Women’S Work-Release Program Gets New Director Alice Watts Replaces Darlene Compton, Who Helped Establish The Eleanor Chase Center
Another Spokane woman has been named director of the state work-release program for women.
Today, Alice Watts takes over the Eleanor Chase House and two other Department of Corrections programs housed there.
Watts replaces Darlene Compton, who retired Friday after 30 years with the department.
“It’s like women standing on women’s shoulders,” Watts said. “I’m going to continue what she’s built.”
The work-release center at 427 W. Seventh houses up to 55 female offenders serving the last six months of their state prison sentence or the last year of a county jail sentence.
Watts will also supervise the Day Reporting Center, where offenders living in the community are more closely monitored. Finally, she will oversee offender work crews that are completing community service by cleaning highways and working for such nonprofit agencies as Habitat for Humanity and the Spokane Food Bank.
Compton, one of the pioneering women in the Department of Corrections, helped establish and has directed the Eleanor Chase center since it opened in 1993. Last year it became the first site in the state with a residential parenting program. Four babies and toddlers have moved into the facility under the program. The goal is to allow new mothers to bond with their children and keep them out of foster care while the mothers are incarcerated.

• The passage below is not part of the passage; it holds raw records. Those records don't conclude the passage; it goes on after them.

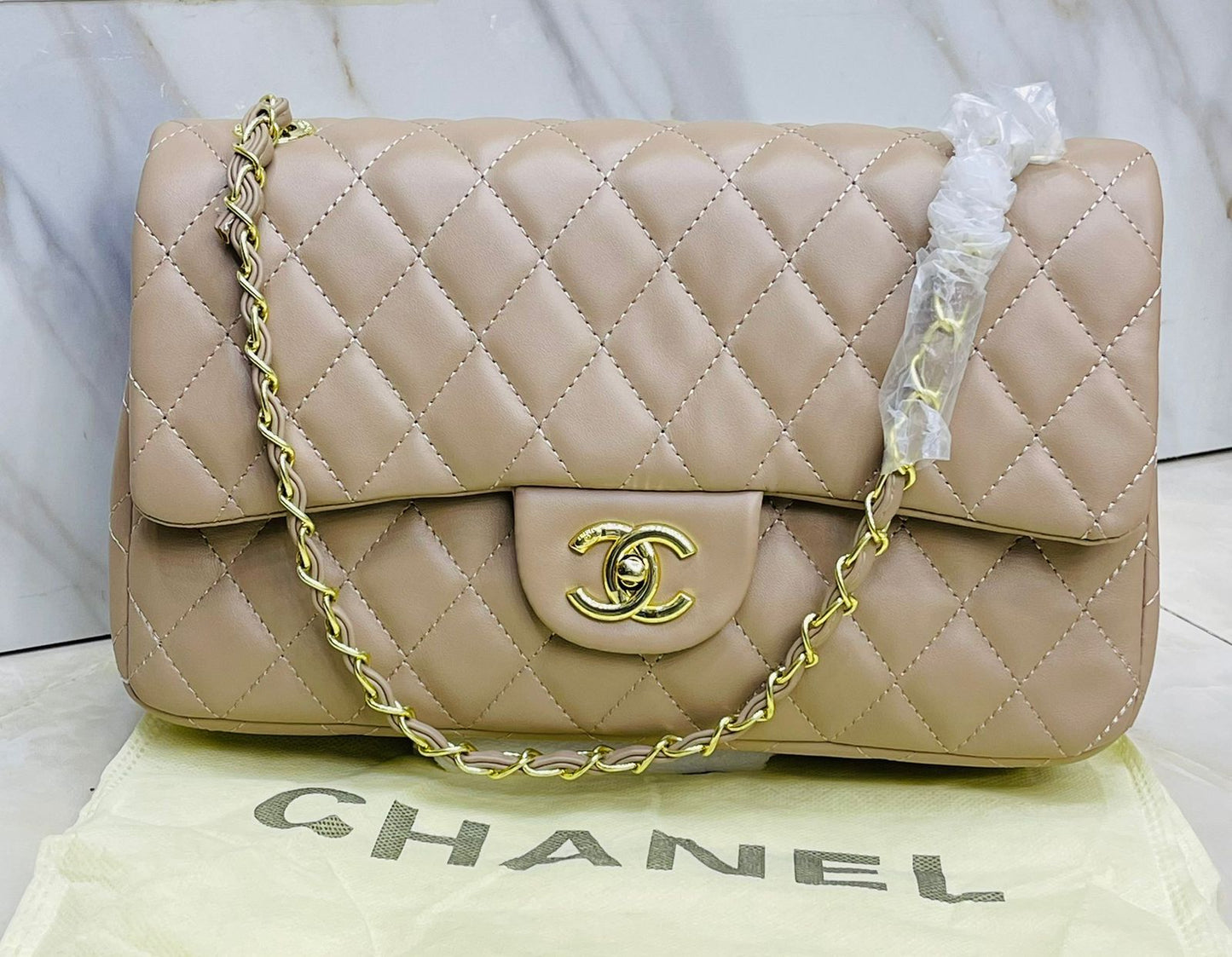 C-H-A-N-E-L Classic Jumbo Women Bag – Luxury Chain Edition (Beige)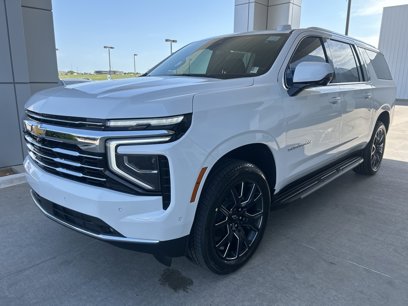 New 2025 Chevrolet Suburban LT w/ Comfort Package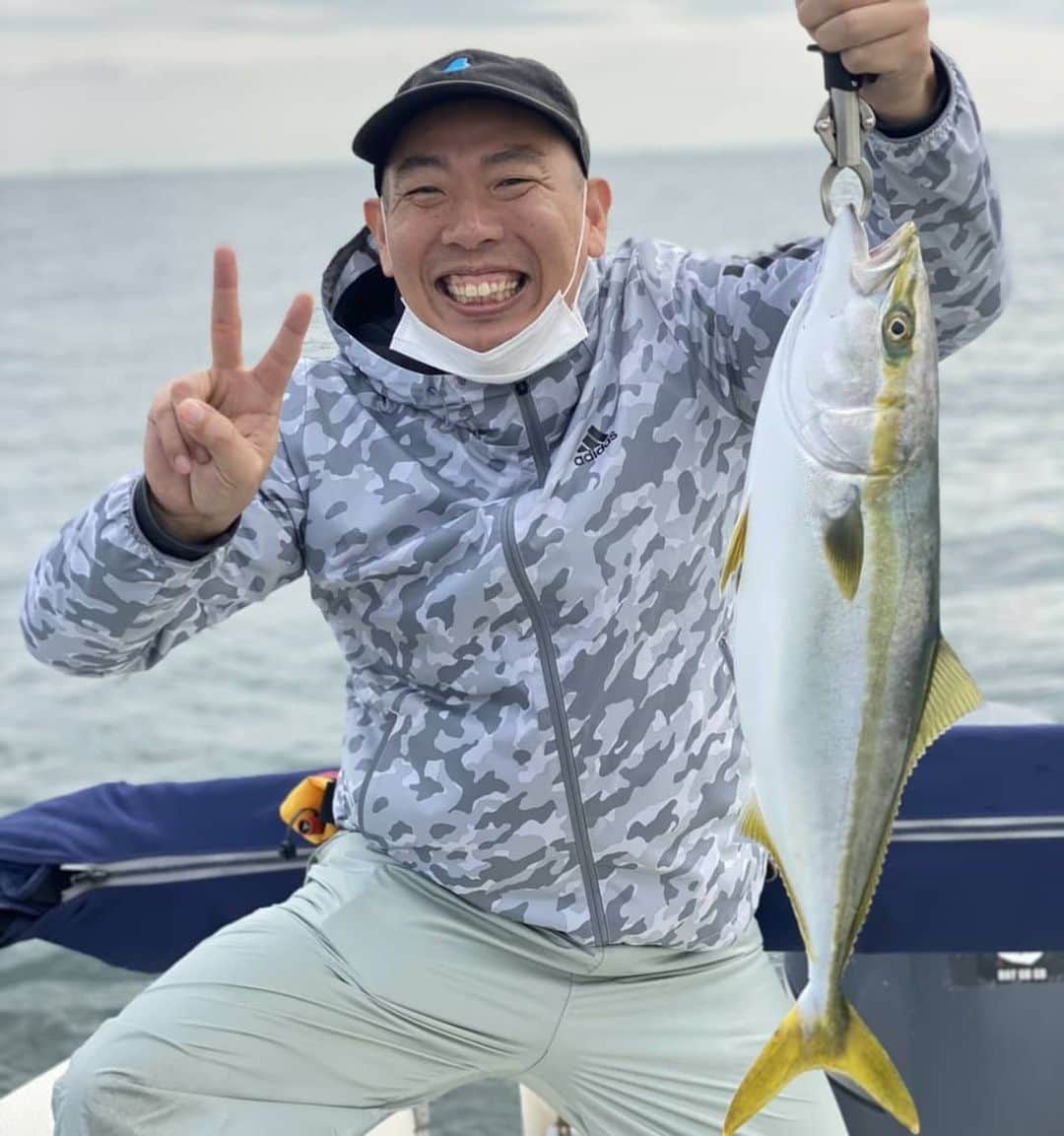 松本康太さんのインスタグラム写真 - (松本康太Instagram)「『ワラサGET！』メタルバイブで人生初のワラサを釣ることができました！引きがスゴかったのです！キャッチアンドイート♪美味しくいただきますo(^o^)o刺身、塩焼き、照り焼き、しゃぶしゃぶ、全部食べれるサイズ♪ドゥドゥビィ♪ドゥバァドゥビィ♪  #自給自足 #あるあるの森 #ワラサ #メタルバイブ #船釣り #ベイゴーゴー #レギュラー松本 #あるある探険隊　#釣り #海釣り#魚が食べたい #地魚さがして3000港」10月27日 19時28分 - aruarutankentai.matsumoto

Compton is leaving her job, but not her work. She plans to volunteer for the Center for Justice, a private, nonprofit law firm downtown.
Watts was born and raised in Spokane and graduated from Marycliff High School. She attended University College, Galway, in Galway, Ireland, and Eastern Washington University, where she earned a degree in history.
When her second son was in second grade 15 years ago, she started with the department as a part-time clerk typist and worked her way up to become a community corrections officer. She has supervised sex offenders, worked at Pine Lodge Pre-release in Medical Lake and was the lone state corrections officer in Lincoln County.
Most recently, she was a regional program manager specialist and correctional manager. Watts is the younger sister of Spokane County Superior Court Judge Kathleen O’Connor.